From the comments on the CRB index, please set down word for word the portion from "The chart still" to "pullbacks instead? Thanks.".
──────── PASSAGE FOR REVIEW
Speaking of a “Head & Shoulders” pattern….Is one taking place in gasonline? (see post here)
The question, per is the a rally in a bear market is based upon the fibonacci and resistance situaion in the chart above. It has nothing to do with fundamentals. I ended the year with a quiz, the chart was the TIP ETF (see post here). In the answer I ask another question, wondering if TIPS were hinting that inflation shouldn’t be that big of a concern.
Time will tell if this was a rally in a bear market and it might not take too much time with the “Power of the Pattern” looking to be at hand here!
Chris, the Head and Shoulders patterns you propose in the CRB and gasoline charts look more like “single disturbance” or “damped oscillation” patterns to me. Imagine that the price was pulled above the undisturbed path by some force, like irrational exuberance. When released, the price would start a rapid fall, overshooting the undisturbed path, eventually turn upwards at the bottom and approach the undisturbed path asymptotically from below. It is like playing a guitar string submerged in a sea of syrup or other viscous stuff. The undisturbed path would be a line starting at the lowest point in the beginning of the rally (end of 2001 in the CRB chart), and it would cross the rapidly falling price at midpoint. A properly drawn undisturbed path might give better predictions than h&s! Make sense to you?
-R.
The Reuters-Jefferies CRB index gives a 23% weighting to crude oil alone, and 39% to the energy sector. While these weights are arguably proportional to energy’s share in global trade, they make the RJ-CRB too much of an energy index for my taste.
Meanwhile, the previous version of the CRB consisting of 17 equally-weighted components is still available as the CCI (Continuous Commodity Index). And the CCI busted out to a RECORD HIGH last month, sending a very different message than the RJ-CRB.
http://www.mrci.com/client/w-crb.pdf
Underlining the validity of the CCI as a tracking measure, the United Nations Food and Agriculture Organization announced today that its index of 55 food commodities broke out to a record high in December, above the previous June 2008 high.
Perhaps the CCI is printing a huge double top. In any case, it’s the commodity index of choice, I’d suggest.
The mexican restaurant I ate at today in Tucson cut their buffet price form 9.99 to 6.99 with the same spread, if that is any consolation.
Chris, I’ve been long KOL since your post on ACI in November.
The chart still looks good, unlike the metals, but do you think I should be quick to dump on weakness or rather patient with pullbacks instead? Thanks.
Best Regards
JB
Mike…How do you define pain? Me having more kids to send to college?
There could be more pain ahead:(? Sigh.
Mike…Great comments. The CRB index is a basket of 21 different commodities. I agree with all the items you mentioned, per being higher. I just paid college tuition for two daughters in college, yes I feel it! As the chart reflects, the CRB index peaked in 2008, fell over 50% and now has retraced 50% of the huge decline. What happens now will be really important per the prices we pay going forward.
I do not know much about the CRB paper index. I know inflation when I see it. The gas I buy, the produce I purchase, the cost of power I use, the money I pay for tuition,and other daily neccisities of life are all pointing upwards from left to right. And that to me is inflation. You should be feeling it too in the wallet if you live in this country.
Chris, Excellent insight into the commodities space! The sector is definitely overbought in the short term with RSI over 70, but you have given us the BIG picture view which says so much more in combination. Thanks!
────────────────
──────── PROVIDED RECORDS
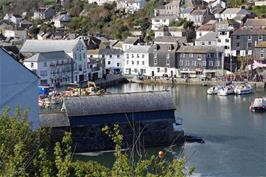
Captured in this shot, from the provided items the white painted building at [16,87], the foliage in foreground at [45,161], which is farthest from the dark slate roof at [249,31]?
the foliage in foreground at [45,161]

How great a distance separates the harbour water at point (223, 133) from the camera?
24.7ft

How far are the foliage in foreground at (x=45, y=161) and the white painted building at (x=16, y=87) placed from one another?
3.63m

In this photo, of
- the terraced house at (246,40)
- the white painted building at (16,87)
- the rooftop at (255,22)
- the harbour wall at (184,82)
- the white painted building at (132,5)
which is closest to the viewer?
the white painted building at (16,87)

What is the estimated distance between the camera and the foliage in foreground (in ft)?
9.35

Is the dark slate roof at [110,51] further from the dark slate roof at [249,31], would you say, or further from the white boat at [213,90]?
the white boat at [213,90]

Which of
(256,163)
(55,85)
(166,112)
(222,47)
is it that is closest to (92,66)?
(55,85)

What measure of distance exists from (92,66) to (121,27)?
13.6 feet

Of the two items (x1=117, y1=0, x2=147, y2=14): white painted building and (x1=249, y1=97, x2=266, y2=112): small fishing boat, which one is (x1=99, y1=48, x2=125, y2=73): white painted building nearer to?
(x1=117, y1=0, x2=147, y2=14): white painted building

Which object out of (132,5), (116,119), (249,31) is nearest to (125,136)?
(116,119)

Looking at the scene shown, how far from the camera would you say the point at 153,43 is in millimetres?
17406

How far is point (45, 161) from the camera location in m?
3.39

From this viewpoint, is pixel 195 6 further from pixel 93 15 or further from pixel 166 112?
pixel 166 112

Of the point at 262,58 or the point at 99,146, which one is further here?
the point at 262,58

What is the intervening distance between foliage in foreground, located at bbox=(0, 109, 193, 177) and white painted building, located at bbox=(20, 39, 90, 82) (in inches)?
446
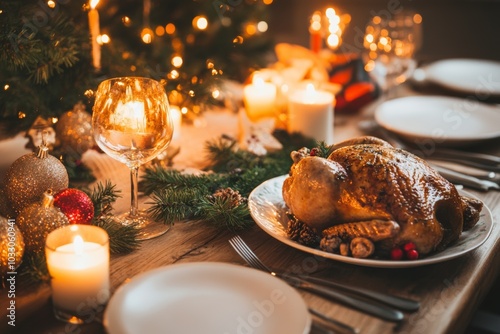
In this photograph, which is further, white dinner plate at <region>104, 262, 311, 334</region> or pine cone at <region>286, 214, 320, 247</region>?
pine cone at <region>286, 214, 320, 247</region>

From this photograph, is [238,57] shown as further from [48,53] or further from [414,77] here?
[48,53]

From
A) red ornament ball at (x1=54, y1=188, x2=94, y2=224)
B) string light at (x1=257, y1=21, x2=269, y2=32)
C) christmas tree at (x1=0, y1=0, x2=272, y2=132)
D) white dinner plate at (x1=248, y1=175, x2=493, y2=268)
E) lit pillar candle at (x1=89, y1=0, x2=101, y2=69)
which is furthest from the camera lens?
string light at (x1=257, y1=21, x2=269, y2=32)

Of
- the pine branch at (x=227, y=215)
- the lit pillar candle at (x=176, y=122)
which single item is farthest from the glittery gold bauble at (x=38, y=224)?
the lit pillar candle at (x=176, y=122)

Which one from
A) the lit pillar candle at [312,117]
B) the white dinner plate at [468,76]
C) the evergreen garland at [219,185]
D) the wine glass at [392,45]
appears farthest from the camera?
the white dinner plate at [468,76]

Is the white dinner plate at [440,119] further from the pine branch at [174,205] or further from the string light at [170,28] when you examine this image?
the string light at [170,28]

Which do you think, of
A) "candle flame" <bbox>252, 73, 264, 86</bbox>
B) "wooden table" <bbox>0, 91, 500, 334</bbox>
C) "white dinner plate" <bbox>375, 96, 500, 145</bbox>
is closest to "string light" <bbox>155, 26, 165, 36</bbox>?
"candle flame" <bbox>252, 73, 264, 86</bbox>

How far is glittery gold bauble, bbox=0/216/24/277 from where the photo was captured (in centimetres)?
89

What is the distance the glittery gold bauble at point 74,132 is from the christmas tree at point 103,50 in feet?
0.15

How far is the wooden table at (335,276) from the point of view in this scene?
0.85 m

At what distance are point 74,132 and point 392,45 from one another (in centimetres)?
117

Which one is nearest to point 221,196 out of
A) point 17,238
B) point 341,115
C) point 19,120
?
point 17,238

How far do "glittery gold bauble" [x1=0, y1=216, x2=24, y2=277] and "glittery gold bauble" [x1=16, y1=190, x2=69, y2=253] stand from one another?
0.12 ft

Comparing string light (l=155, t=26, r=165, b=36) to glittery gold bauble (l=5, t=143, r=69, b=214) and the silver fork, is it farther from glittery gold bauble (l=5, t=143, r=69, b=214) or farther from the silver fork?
the silver fork

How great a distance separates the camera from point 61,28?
1377 mm
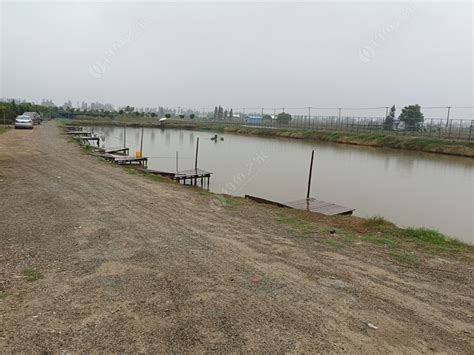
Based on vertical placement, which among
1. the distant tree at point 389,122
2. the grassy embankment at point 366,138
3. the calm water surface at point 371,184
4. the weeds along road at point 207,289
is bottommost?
────────────────
## REPLY
The chart still looks good, unlike the metals, but do you think I should be quick to dump on weakness or rather patient with pullbacks instead? Thanks.